_FRAGMENTO_.
________

Cuando Brasil vendió su alma…

Brasil México 70A este paso, me temo que nos quedará contarle a nuestros nietos, si llegamos a tenerlos, que hubo una vez un país llamado Grecia, que era el heredero de una grandiosa civilización, y que existió una selección llamada Brasil, que ganara o no, fue la más adorada y admirada por la globalidad del fútbol. Una está siendo vendida irremediablemente a los lobos insaciables, la otra hace tiempo que se vendió a los resultados, y hoy no le queda prácticamente nada.

________

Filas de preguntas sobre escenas

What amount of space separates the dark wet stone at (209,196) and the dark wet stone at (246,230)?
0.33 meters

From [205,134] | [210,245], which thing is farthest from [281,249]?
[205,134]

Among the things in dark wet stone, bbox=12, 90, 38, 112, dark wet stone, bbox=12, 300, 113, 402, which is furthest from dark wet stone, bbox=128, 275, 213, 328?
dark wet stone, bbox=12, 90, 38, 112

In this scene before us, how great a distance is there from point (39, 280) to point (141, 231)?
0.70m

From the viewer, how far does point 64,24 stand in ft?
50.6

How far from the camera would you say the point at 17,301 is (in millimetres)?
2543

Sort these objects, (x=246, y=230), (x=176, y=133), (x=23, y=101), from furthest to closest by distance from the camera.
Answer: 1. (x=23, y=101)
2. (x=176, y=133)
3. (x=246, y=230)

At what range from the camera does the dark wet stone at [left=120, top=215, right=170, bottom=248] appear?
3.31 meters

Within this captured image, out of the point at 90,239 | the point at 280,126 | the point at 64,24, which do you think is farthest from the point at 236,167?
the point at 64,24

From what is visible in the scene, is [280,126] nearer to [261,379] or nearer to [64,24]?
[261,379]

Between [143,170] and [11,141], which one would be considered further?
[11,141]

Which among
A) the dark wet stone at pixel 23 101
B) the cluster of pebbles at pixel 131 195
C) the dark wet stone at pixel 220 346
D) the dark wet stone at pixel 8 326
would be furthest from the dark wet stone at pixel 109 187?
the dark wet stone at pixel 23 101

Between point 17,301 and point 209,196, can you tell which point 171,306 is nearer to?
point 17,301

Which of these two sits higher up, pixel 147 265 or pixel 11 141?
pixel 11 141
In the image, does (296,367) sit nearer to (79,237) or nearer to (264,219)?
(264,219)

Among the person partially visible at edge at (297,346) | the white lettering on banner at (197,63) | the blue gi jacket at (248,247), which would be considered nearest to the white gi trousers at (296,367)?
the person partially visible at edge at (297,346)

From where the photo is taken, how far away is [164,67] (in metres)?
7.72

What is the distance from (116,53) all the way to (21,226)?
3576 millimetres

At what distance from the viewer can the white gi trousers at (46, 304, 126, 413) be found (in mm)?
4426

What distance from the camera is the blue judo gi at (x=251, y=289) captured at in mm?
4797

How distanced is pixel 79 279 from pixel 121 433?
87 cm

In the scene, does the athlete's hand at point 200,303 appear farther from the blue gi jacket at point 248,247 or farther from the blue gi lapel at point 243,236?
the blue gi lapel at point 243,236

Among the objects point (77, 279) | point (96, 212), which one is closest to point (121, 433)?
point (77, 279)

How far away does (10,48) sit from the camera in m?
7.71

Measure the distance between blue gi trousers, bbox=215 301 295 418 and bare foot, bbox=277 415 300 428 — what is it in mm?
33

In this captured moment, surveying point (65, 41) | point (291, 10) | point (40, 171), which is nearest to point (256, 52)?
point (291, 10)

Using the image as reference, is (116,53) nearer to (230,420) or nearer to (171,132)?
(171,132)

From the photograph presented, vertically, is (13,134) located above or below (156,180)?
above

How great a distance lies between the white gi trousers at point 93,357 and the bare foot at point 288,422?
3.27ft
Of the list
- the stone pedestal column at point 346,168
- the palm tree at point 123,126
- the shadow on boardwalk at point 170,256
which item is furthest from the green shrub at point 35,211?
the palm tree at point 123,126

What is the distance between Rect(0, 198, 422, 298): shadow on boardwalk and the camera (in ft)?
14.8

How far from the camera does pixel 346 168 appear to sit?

________

_TAREAS POR REALIZAR_.
(a) Reproduce literalmente el pasaje del fragmento que va desde "Brasil México 70A" hasta "queda prácticamente nada.".
(b) Según el fragmento, ¿a qué se vendió hace tiempo la selección llamada Brasil?
(c) Traduce al inglés esta oración del fragmento: "Una está siendo vendida irremediablemente a los lobos insaciables, la otra hace tiempo que se vendió a los resultados, y hoy no le queda prácticamente nada."

_RESPUESTAS POR TAREA_.
(a)
Brasil México 70A este paso, me temo que nos quedará contarle a nuestros nietos, si llegamos a tenerlos, que hubo una vez un país llamado Grecia, que era el heredero de una grandiosa civilización, y que existió una selección llamada Brasil, que ganara o no, fue la más adorada y admirada por la globalidad del fútbol. Una está siendo vendida irremediablemente a los lobos insaciables, la otra hace tiempo que se vendió a los resultados, y hoy no le queda prácticamente nada.

(b) A los resultados.

(c) One is being sold irretrievably to the insatiable wolves, the other sold itself to results long ago, and today it has practically nothing left.